Last edited: Nov 9, 2006
3. Nov 9, 2006

### HallsofIvy

Staff Emeritus
John O'Meara's work looks exactly like what I used to do in highschool. (Of course, we did all calculations on an abacus back then!). Since a table of logarithms only gave logarithms for numbers between 1 and 10, write .8 as 8 x 10-1. Then log(.8)= log(8)- 1! It's hard to imagine anyone today doing it that way- a calculator will give immediately that log(.8)= -0.096910013008056414358783315826521, far more accurate than any table would be. 2/5 times that is
-0.038764005203222565743513326330608. (I got that, by the way, from the calculator supplied with Windows.)
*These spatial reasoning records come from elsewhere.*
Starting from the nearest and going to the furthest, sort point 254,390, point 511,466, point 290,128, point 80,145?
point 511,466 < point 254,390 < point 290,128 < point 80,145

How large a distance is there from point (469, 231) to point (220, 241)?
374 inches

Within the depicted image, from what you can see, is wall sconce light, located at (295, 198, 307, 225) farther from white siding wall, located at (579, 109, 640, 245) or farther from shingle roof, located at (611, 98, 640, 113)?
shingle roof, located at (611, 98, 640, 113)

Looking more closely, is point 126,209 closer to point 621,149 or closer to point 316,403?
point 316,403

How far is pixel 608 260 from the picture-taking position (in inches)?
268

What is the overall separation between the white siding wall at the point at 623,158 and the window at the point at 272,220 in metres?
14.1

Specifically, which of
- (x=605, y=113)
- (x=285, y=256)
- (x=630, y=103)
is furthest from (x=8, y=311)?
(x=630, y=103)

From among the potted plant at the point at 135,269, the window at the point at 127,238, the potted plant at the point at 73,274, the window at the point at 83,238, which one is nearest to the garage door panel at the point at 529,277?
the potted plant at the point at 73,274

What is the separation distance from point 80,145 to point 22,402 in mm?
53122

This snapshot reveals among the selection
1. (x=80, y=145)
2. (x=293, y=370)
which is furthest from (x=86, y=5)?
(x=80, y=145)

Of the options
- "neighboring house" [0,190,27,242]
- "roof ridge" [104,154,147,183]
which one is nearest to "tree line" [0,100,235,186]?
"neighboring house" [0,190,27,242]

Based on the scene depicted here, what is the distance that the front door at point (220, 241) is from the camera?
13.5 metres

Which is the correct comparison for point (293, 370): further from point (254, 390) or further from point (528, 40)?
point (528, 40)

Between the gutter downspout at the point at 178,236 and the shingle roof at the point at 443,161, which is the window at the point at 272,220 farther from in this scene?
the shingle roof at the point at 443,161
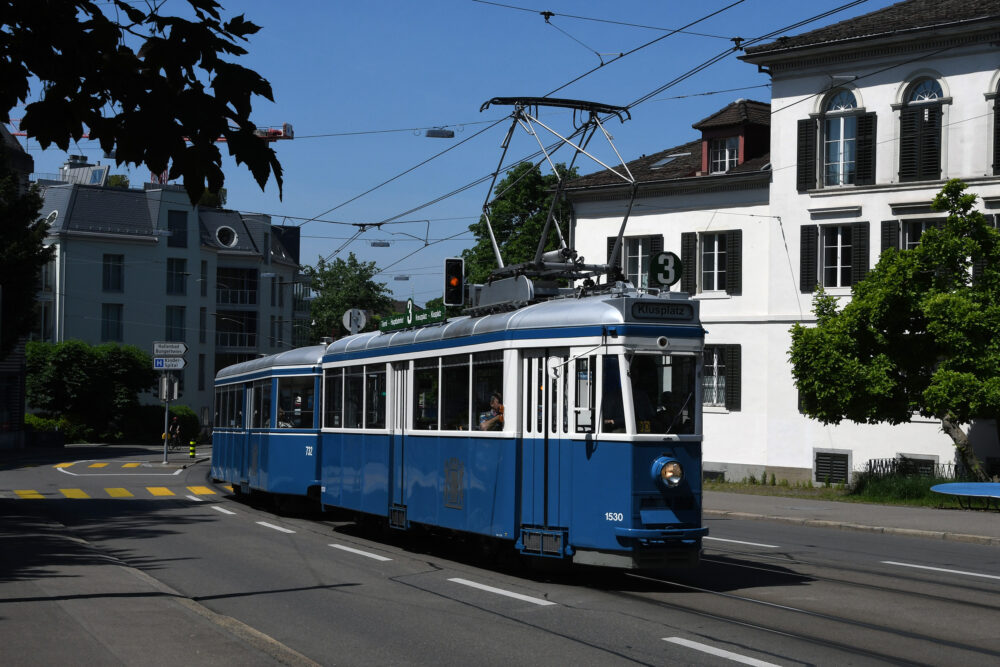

Integral, log(.8) is negative. The value you give can't possibly be right.

4. Nov 10, 2006

### Integral

Staff Emeritus
Clarifcation:
My Excell value is for $.8 ^ \frac 2 5$ not the log.

5. Nov 11, 2006

### HallsofIvy

Staff Emeritus
Ah! Okay.

John O'Meara, after you have (-1+ .9031)X2/5 the obvious "next thing to do" is the multiplication: -2/5+ .36124= -.4+ .361234= -1+ .6+ .361234= -1+ .961234. Now look that up in the "body" of whatever log tables you are using: find the x that gives that logarithm. More simply you can use the calculator that comes with Windows to find the 'inverse' log of that: the inverse log of .961234 is 9.146056 so we have 9.146056x 10-1= 0.9146056. Actually, it is not at all difficult to use the Windows calculator to do .8.4 directly and see that that is, in fact, the correct answer.